Considérant l'ordre astral dans lequel nous vivons, ce petit coin de galaxie où a pu apparaître cette exception qu'est l'organique, on peut être tenté de croire que l'ensemble de l'univers présente un ordre général, d'y projeter notre besoin de sens, et de former de belles idées anthropologiques telles que l'harmonie ou la finalité. Or, écrit Nietzsche, "le caractère du monde est au contraire celui d'un chaos éternel, non du fait de l'absence d'une nécessité, mais du fait d'une absence d'ordre, d'enchaînement de forme, de beauté, de sagesse, bref de toute esthétique humaine" (Gai Savoir, 109).
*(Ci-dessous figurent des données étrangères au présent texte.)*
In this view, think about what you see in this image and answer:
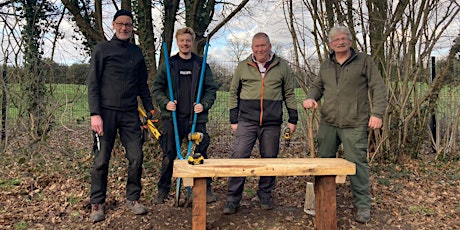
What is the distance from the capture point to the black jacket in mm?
3686

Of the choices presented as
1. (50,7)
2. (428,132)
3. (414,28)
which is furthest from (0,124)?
(428,132)

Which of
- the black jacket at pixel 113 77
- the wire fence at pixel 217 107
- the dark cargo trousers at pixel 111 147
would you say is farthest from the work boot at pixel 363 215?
the black jacket at pixel 113 77

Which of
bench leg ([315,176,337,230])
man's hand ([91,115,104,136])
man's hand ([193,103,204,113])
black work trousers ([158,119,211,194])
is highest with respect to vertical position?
man's hand ([193,103,204,113])

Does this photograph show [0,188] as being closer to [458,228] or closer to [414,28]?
[458,228]

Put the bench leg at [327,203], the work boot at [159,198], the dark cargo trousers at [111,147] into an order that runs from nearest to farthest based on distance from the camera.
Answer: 1. the bench leg at [327,203]
2. the dark cargo trousers at [111,147]
3. the work boot at [159,198]

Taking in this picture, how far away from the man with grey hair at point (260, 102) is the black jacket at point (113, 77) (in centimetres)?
99

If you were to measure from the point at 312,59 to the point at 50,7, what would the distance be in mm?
4534

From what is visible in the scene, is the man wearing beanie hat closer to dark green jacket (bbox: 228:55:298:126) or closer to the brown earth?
the brown earth

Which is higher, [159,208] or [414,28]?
[414,28]

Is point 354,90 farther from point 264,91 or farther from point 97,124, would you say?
point 97,124

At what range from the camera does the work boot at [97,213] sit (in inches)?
Result: 151

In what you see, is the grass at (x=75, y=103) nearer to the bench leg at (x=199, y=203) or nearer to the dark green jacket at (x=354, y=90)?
the dark green jacket at (x=354, y=90)

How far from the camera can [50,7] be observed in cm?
691

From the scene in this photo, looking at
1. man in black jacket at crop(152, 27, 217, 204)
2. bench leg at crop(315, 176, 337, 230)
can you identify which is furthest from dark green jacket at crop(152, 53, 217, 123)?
bench leg at crop(315, 176, 337, 230)
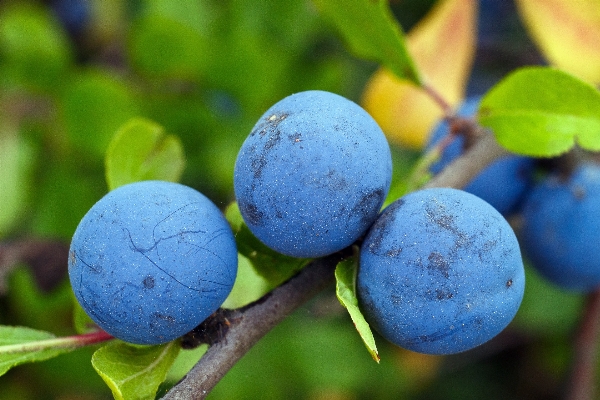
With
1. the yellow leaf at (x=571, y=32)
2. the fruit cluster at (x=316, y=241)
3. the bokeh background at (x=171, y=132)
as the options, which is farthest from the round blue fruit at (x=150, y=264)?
the yellow leaf at (x=571, y=32)

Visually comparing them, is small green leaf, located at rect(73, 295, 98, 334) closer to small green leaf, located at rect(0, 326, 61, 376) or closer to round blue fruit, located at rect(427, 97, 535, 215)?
small green leaf, located at rect(0, 326, 61, 376)

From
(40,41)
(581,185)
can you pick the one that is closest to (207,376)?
(581,185)

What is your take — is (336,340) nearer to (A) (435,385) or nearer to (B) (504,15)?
(A) (435,385)

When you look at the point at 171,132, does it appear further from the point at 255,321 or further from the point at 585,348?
the point at 585,348

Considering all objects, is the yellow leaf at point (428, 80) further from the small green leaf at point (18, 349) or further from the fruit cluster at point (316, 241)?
the small green leaf at point (18, 349)

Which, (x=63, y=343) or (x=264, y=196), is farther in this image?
(x=63, y=343)

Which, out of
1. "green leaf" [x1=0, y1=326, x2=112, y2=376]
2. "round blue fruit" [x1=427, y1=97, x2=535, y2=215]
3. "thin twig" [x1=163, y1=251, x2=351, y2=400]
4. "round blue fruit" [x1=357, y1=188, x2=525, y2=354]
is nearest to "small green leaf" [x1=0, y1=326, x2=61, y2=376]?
"green leaf" [x1=0, y1=326, x2=112, y2=376]

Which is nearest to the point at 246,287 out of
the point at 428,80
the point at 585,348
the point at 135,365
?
the point at 135,365
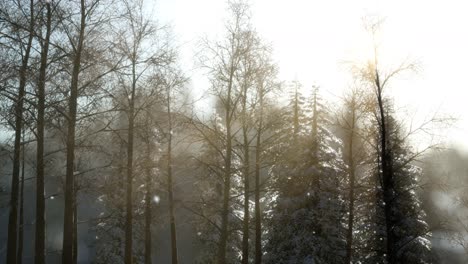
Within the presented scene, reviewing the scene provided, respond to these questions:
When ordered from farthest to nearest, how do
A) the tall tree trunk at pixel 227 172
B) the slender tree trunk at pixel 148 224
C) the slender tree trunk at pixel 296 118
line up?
the slender tree trunk at pixel 296 118, the slender tree trunk at pixel 148 224, the tall tree trunk at pixel 227 172

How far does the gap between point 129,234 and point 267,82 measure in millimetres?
7418

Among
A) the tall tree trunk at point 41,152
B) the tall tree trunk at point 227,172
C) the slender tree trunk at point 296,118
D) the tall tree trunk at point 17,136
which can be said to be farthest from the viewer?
the slender tree trunk at point 296,118

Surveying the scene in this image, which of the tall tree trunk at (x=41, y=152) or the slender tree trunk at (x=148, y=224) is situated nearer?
the tall tree trunk at (x=41, y=152)

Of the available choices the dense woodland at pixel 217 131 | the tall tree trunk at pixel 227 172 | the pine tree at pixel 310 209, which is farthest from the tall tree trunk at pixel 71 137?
the pine tree at pixel 310 209

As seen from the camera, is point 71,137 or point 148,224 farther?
point 148,224

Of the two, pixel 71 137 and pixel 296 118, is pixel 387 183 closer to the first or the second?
pixel 71 137

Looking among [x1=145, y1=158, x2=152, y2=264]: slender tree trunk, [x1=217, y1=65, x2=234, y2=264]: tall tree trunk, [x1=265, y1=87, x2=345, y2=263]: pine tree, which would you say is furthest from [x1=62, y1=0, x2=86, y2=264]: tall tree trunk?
[x1=265, y1=87, x2=345, y2=263]: pine tree

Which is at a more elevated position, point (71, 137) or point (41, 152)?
point (71, 137)

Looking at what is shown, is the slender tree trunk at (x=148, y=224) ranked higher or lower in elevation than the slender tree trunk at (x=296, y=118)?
lower

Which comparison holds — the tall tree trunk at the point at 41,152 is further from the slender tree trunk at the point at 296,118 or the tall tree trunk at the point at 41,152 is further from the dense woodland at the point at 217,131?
the slender tree trunk at the point at 296,118

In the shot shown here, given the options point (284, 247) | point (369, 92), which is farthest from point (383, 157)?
point (284, 247)

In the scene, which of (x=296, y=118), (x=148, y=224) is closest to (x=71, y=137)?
(x=148, y=224)

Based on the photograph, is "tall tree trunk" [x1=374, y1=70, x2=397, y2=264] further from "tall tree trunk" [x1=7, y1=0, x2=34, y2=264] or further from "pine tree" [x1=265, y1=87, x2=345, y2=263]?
"tall tree trunk" [x1=7, y1=0, x2=34, y2=264]

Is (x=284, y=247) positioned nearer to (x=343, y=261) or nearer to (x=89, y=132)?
(x=343, y=261)
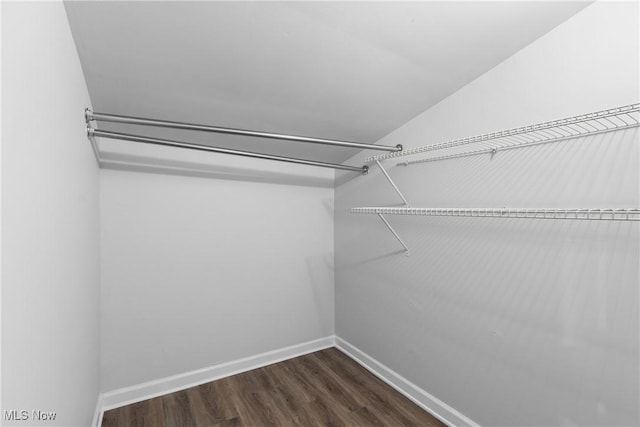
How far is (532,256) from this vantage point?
1248mm

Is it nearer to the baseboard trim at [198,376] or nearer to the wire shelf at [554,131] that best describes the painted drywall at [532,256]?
the wire shelf at [554,131]

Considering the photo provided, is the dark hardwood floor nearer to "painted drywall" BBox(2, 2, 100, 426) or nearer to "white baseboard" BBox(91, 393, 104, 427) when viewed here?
"white baseboard" BBox(91, 393, 104, 427)

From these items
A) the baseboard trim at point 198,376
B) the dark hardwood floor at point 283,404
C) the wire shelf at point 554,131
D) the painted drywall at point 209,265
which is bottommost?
the dark hardwood floor at point 283,404

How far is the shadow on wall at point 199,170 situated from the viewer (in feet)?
5.71

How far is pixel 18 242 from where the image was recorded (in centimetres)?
57

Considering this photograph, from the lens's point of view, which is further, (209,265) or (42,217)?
(209,265)

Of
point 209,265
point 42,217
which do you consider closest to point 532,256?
point 42,217

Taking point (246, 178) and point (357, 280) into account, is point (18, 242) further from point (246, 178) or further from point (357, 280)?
point (357, 280)

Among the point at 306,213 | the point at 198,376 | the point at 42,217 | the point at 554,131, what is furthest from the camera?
the point at 306,213

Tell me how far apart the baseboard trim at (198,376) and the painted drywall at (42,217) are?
604 mm

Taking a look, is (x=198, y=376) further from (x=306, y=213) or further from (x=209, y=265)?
(x=306, y=213)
Il s'agit pour lui de pousser à son terme le processus de dédivinisation, de démystification qu'il a décidé de mener : il ne suffit pas de déclarer que "Dieu est mort", il faut encore traquer les "ombres" dans lesquelles survit sa puissance déchue, ces idées d'origine religieuse, comme l'harmonie cosmique, la finalité du processus vital, et soutenir avec force que la vie est "une varitété de mort, et une variété très rare."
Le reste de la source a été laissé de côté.